§ Materiale da elaborare:
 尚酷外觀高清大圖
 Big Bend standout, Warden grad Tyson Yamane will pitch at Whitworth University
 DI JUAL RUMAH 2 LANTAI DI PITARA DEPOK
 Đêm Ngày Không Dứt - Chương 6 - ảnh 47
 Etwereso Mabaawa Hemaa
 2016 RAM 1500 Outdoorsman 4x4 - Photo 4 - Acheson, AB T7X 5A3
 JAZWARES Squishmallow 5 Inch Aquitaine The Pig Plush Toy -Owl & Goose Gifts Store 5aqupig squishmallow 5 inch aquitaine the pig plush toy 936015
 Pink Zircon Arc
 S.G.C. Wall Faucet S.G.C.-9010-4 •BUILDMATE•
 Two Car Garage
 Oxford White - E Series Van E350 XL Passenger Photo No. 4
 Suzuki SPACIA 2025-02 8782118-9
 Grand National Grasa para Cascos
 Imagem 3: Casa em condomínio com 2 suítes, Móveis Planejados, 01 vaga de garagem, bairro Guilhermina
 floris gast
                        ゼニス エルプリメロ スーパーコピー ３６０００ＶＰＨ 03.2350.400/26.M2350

§ Attività da svolgere: Restituisci tutte le righe del materiale qui sopra, nello stesso ordine e senza alcuna modifica.

§ Risposta all'esercizio:
 尚酷外觀高清大圖
 Big Bend standout, Warden grad Tyson Yamane will pitch at Whitworth University
 DI JUAL RUMAH 2 LANTAI DI PITARA DEPOK
 Đêm Ngày Không Dứt - Chương 6 - ảnh 47
 Etwereso Mabaawa Hemaa
 2016 RAM 1500 Outdoorsman 4x4 - Photo 4 - Acheson, AB T7X 5A3
 JAZWARES Squishmallow 5 Inch Aquitaine The Pig Plush Toy -Owl & Goose Gifts Store 5aqupig squishmallow 5 inch aquitaine the pig plush toy 936015
 Pink Zircon Arc
 S.G.C. Wall Faucet S.G.C.-9010-4 •BUILDMATE•
 Two Car Garage
 Oxford White - E Series Van E350 XL Passenger Photo No. 4
 Suzuki SPACIA 2025-02 8782118-9
 Grand National Grasa para Cascos
 Imagem 3: Casa em condomínio com 2 suítes, Móveis Planejados, 01 vaga de garagem, bairro Guilhermina
 floris gast
                        ゼニス エルプリメロ スーパーコピー ３６０００ＶＰＨ 03.2350.400/26.M2350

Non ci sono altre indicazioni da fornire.